--- START ---

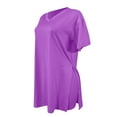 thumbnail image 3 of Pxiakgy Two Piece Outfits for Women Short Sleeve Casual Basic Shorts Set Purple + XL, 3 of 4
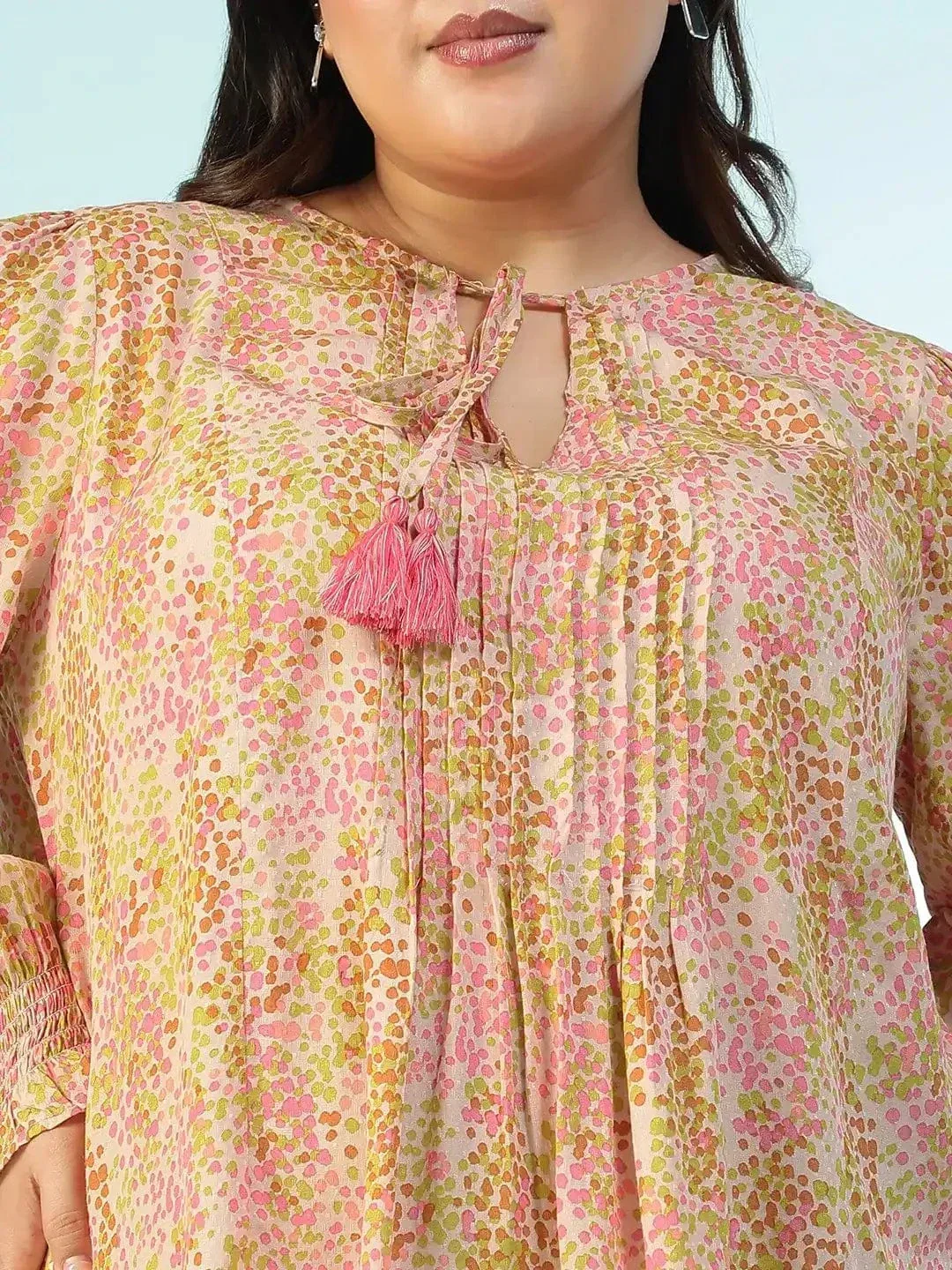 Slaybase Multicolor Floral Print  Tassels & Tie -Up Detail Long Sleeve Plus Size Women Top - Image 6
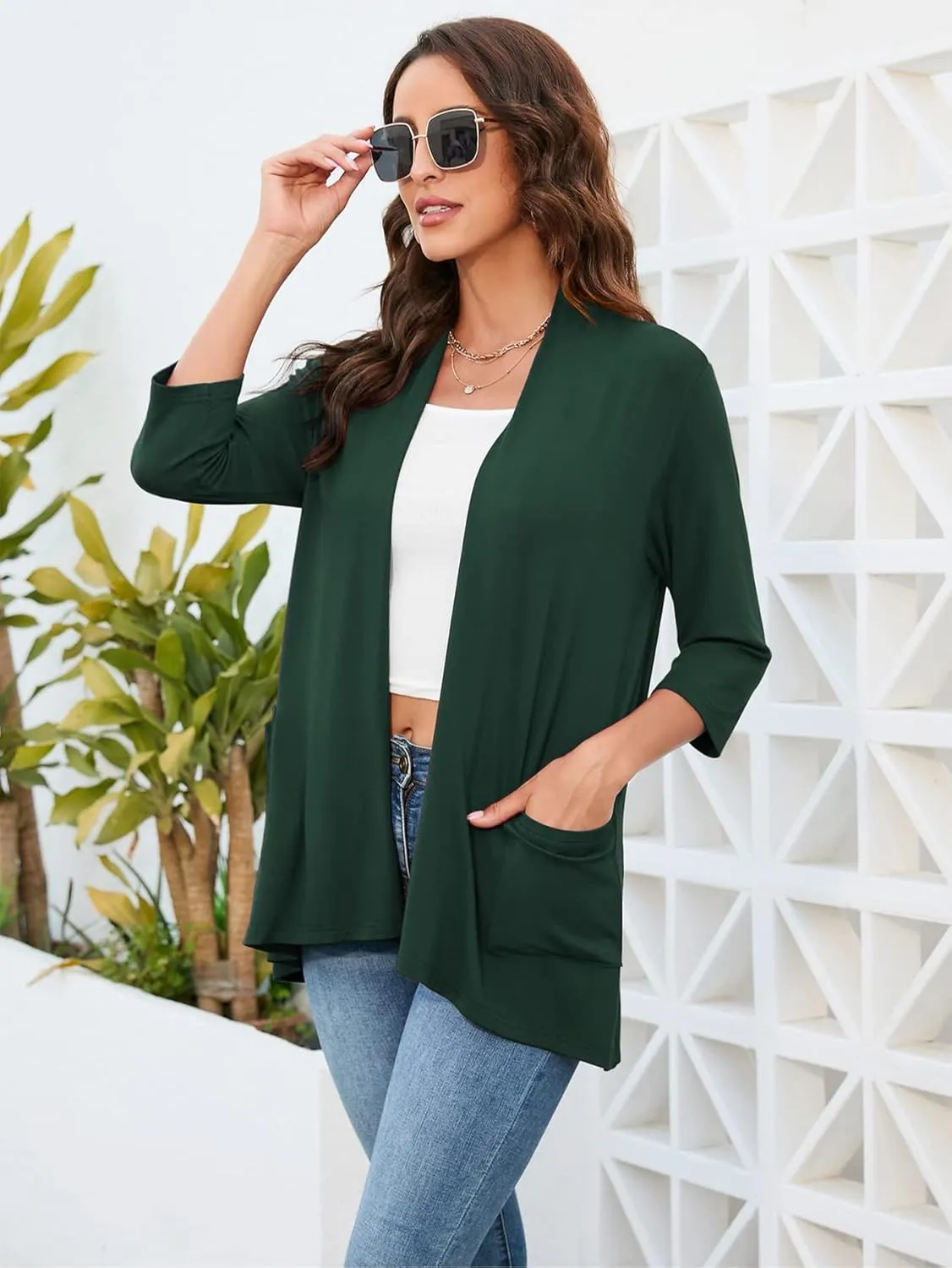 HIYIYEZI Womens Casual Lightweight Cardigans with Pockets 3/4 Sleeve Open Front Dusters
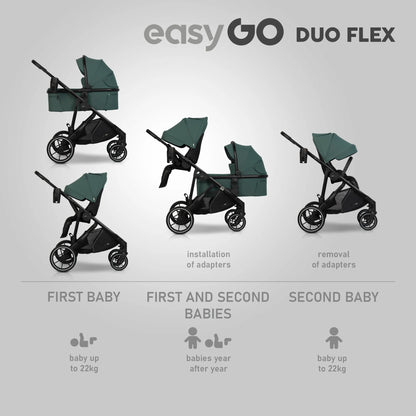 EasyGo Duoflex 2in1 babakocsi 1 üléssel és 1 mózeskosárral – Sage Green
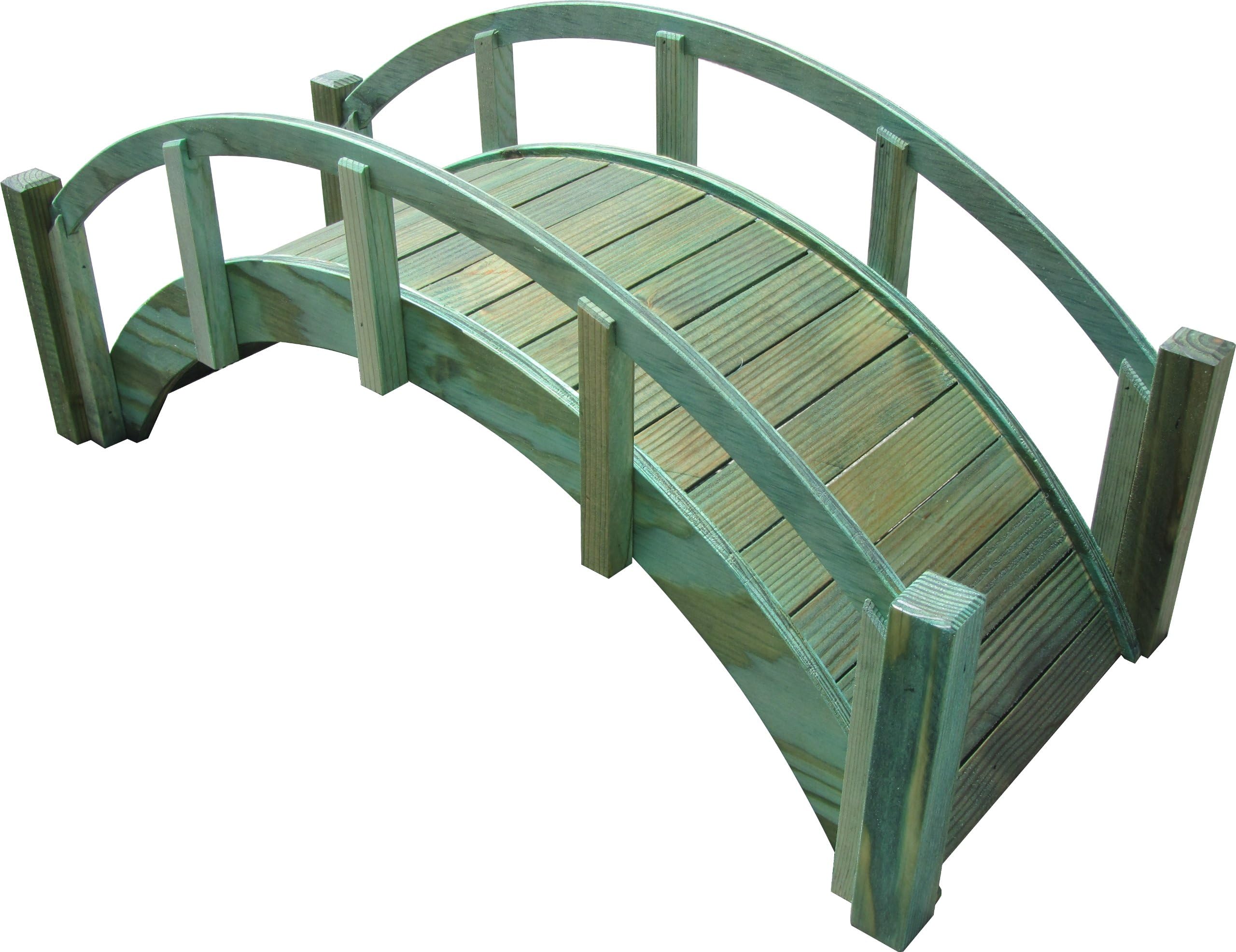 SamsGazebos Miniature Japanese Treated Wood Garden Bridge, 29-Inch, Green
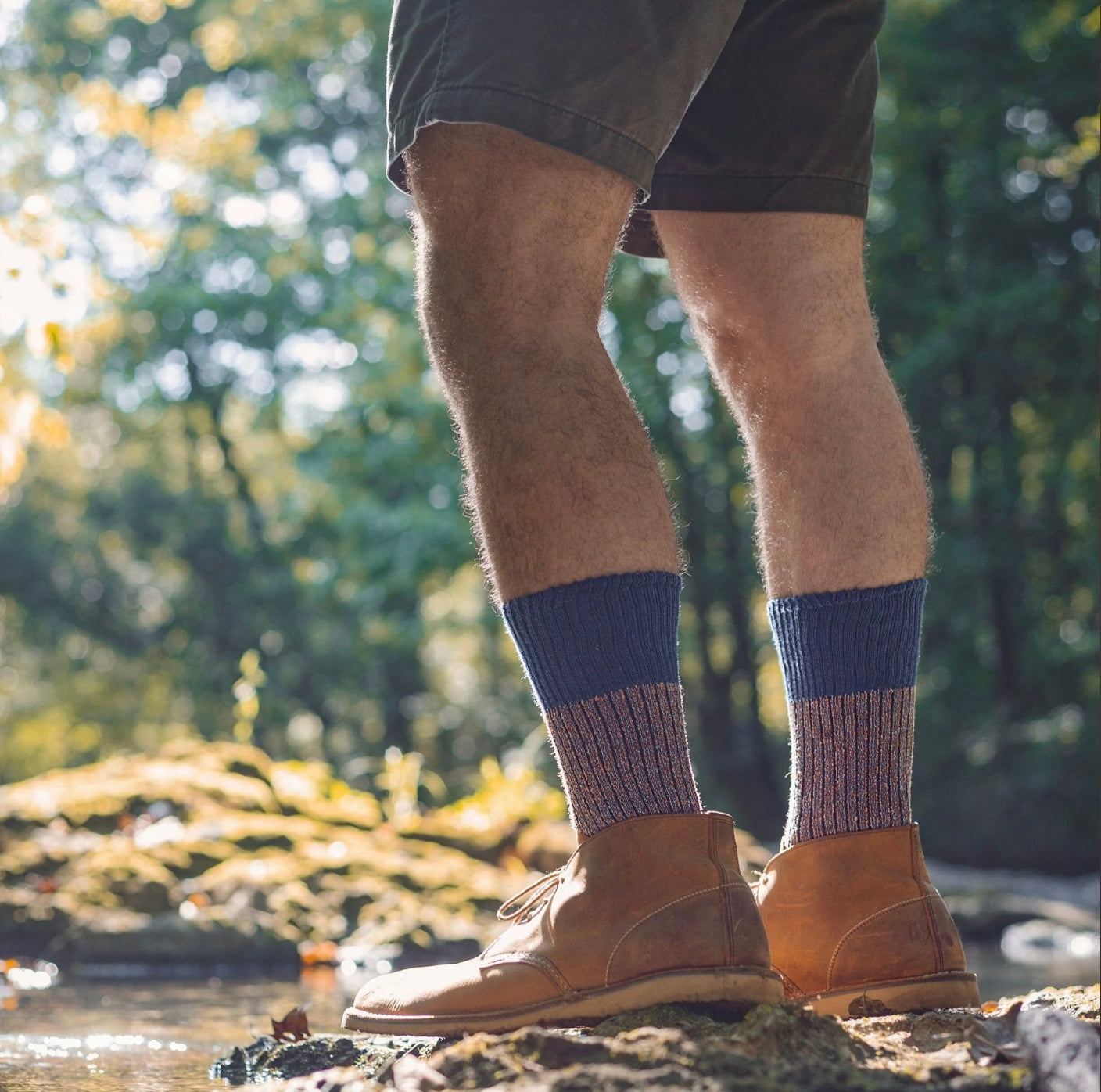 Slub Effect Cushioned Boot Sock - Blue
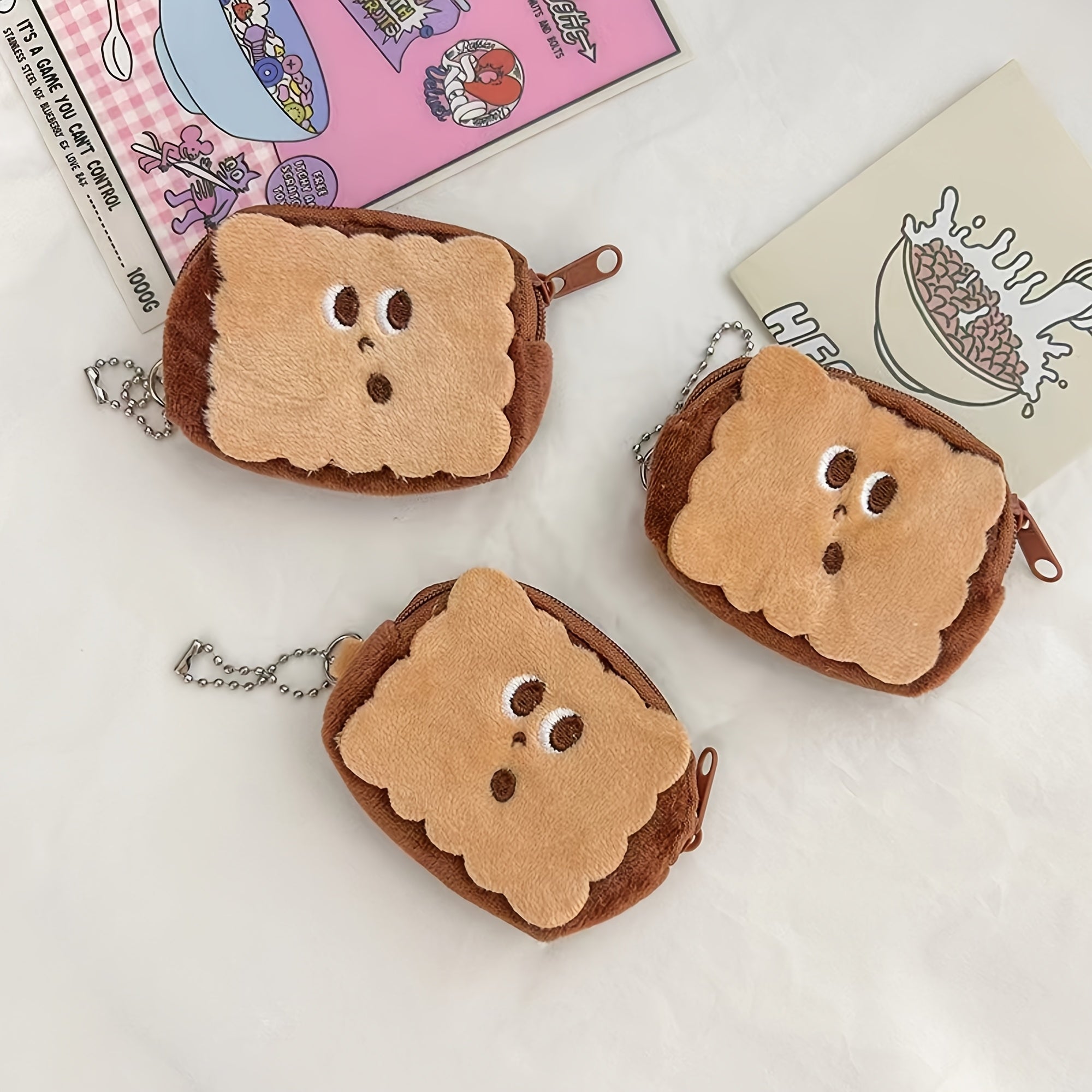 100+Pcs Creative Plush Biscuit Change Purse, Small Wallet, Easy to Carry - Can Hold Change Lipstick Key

--- END ---

*How to complete this task*
Using the records above, output an exact copy without any pictures.

*Final answer*
 thumbnail image 3 of Pxiakgy Two Piece Outfits for Women Short Sleeve Casual Basic Shorts Set Purple + XL, 3 of 4
 Slaybase Multicolor Floral Print  Tassels & Tie -Up Detail Long Sleeve Plus Size Women Top - Image 6
 HIYIYEZI Womens Casual Lightweight Cardigans with Pockets 3/4 Sleeve Open Front Dusters
 EasyGo Duoflex 2in1 babakocsi 1 üléssel és 1 mózeskosárral – Sage Green
 SamsGazebos Miniature Japanese Treated Wood Garden Bridge, 29-Inch, Green
 Slub Effect Cushioned Boot Sock - Blue
 100+Pcs Creative Plush Biscuit Change Purse, Small Wallet, Easy to Carry - Can Hold Change Lipstick Key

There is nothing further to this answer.